__TASK INSTRUCTIONS__
1. Translate this sentence from the passage on contract formation into Spanish: "An acceptance, which only remains in the breast of the acceptor without being actually and by legal implication communicated to the offerer, is no binding acceptance."
2. In the passage on contract formation, which judge is quoted from Carlill v Carbolic Smoke Ball Company?
::: SELECTION
Now, whatever in abstract discussion may be said as to the legal notion of its being necessary, in order to the effecting of a valid and binding contract, that the minds of the parties should be brought together at one and the same moment, that notion is practically the foundation of English law upon the subject of the formation of contracts. Unless therefore a contract constituted by correspondence is absolutely concluded at the moment that the continuing offer is accepted by the person to whom the offer is addressed, it is difficult to see how the two minds are ever to be brought together at one and the same moment...[6] But on the other hand it is a principle of law, as well established as the legal notion to which I have referred, that the minds of the two parties must be brought together by mutual communication. An acceptance, which only remains in the breast of the acceptor without being actually and by legal implication communicated to the offerer, is no binding acceptance.

In Carlill v Carbolic Smoke Ball Company [1893] 1 QB 256, Bowen LJ said,

One cannot doubt that, as an ordinary rule of law, an acceptance of an offer made ought to be notified to the person who makes the offer, in order that the two minds may come together. Unless this is done the two minds may be apart, and there is not that consensus which is necessary according to the English law - I say nothing about the laws of other countries - to make a contract.

In Balfour v Balfour[7] [1919] 2 KB 571, Atkin LJ said,

Agreement between the parties must such that they have an intention to enter into contract having consensus ad idem i.e. meeting of mind should be there and it should be in the same sense while entering into contract.
::::::
::: SOURCE DATA
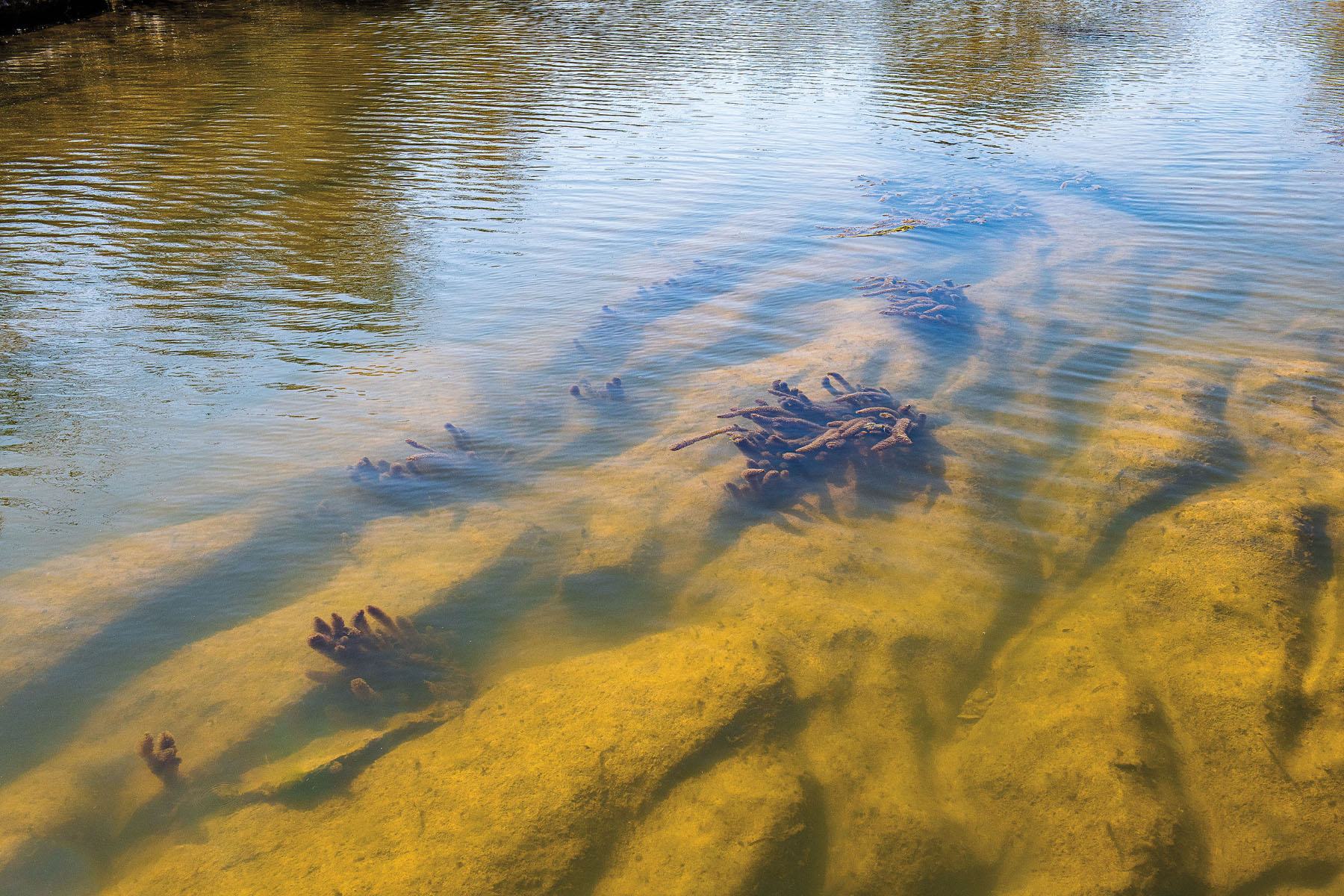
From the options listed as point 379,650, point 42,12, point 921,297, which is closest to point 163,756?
point 379,650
::::::
__EXERCISE ANSWERS__
1. Una aceptación que permanece únicamente en el fuero interno del aceptante, sin ser comunicada efectivamente y por implicación legal al oferente, no constituye una aceptación vinculante.

2. Bowen LJ.